Exercise goal ▸ Give the data again in full, without pictures.

-- Entries supplied follows --

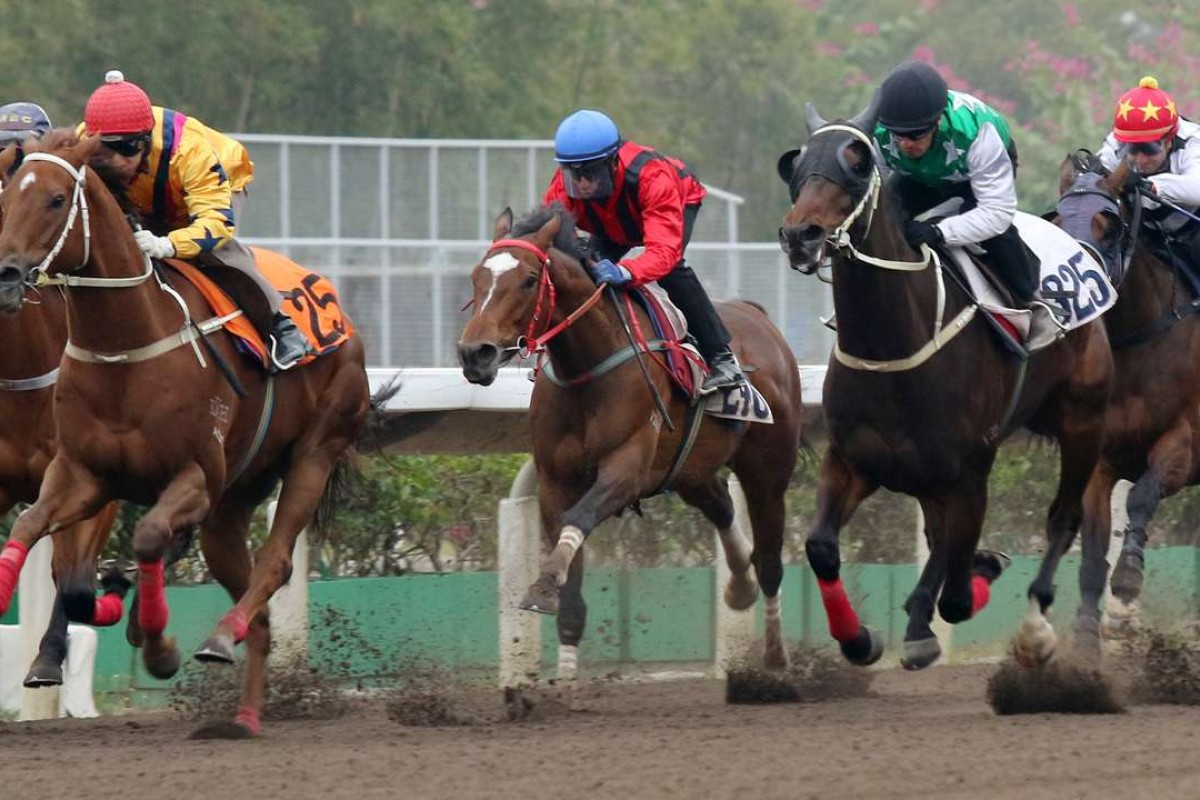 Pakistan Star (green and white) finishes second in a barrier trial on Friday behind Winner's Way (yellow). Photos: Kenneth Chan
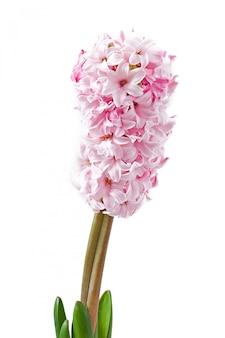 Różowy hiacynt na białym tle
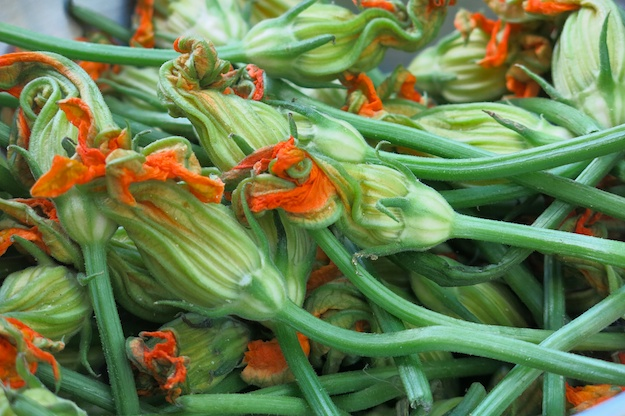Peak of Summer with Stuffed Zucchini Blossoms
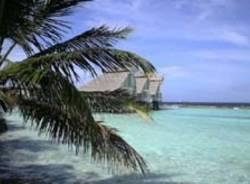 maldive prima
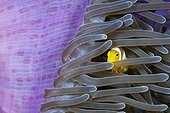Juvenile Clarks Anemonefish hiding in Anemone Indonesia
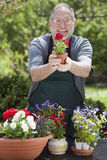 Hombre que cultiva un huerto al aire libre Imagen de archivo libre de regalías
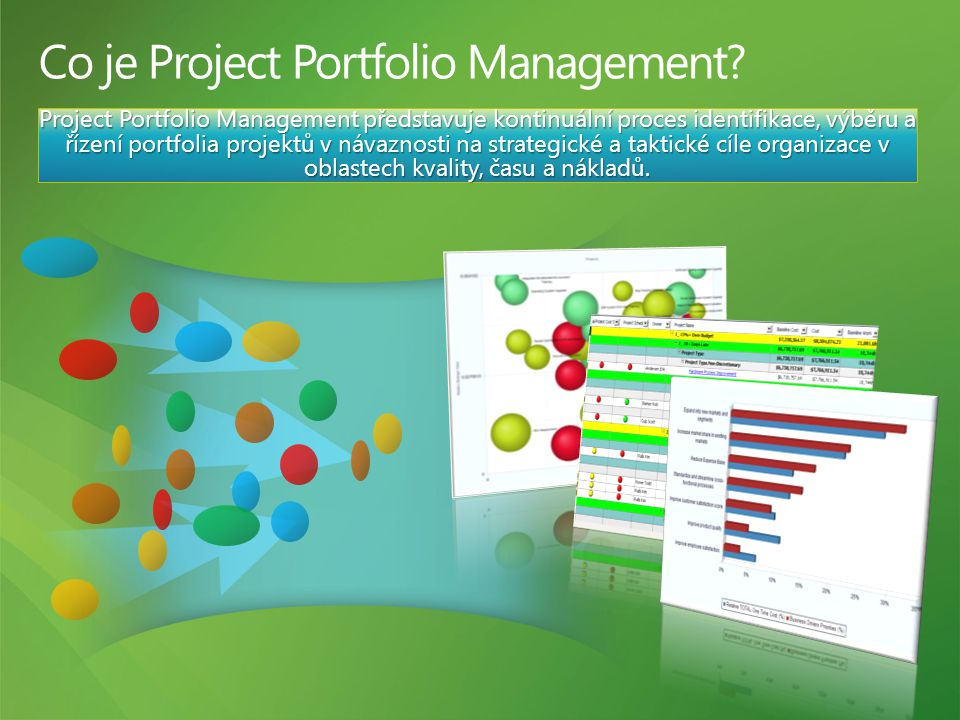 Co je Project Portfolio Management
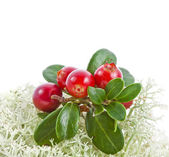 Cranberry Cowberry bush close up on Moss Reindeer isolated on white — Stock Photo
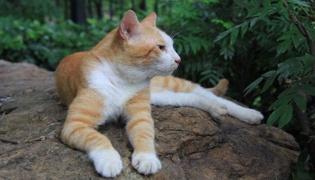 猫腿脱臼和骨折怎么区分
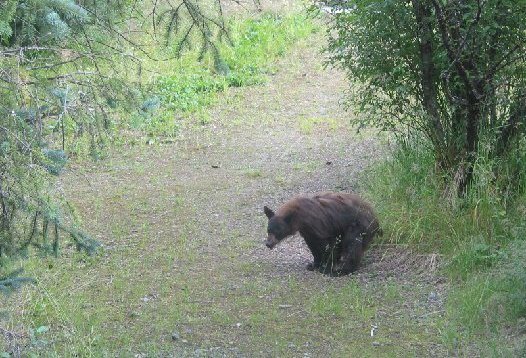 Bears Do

-- Entries supplied concluded --

Response to the exercise ▸
 Pakistan Star (green and white) finishes second in a barrier trial on Friday behind Winner's Way (yellow). Photos: Kenneth Chan
 Różowy hiacynt na białym tle
Peak of Summer with Stuffed Zucchini Blossoms
 maldive prima
Juvenile Clarks Anemonefish hiding in Anemone Indonesia
 Hombre que cultiva un huerto al aire libre Imagen de archivo libre de regalías
 Co je Project Portfolio Management
 Cranberry Cowberry bush close up on Moss Reindeer isolated on white — Stock Photo
 猫腿脱臼和骨折怎么区分
 Bears Do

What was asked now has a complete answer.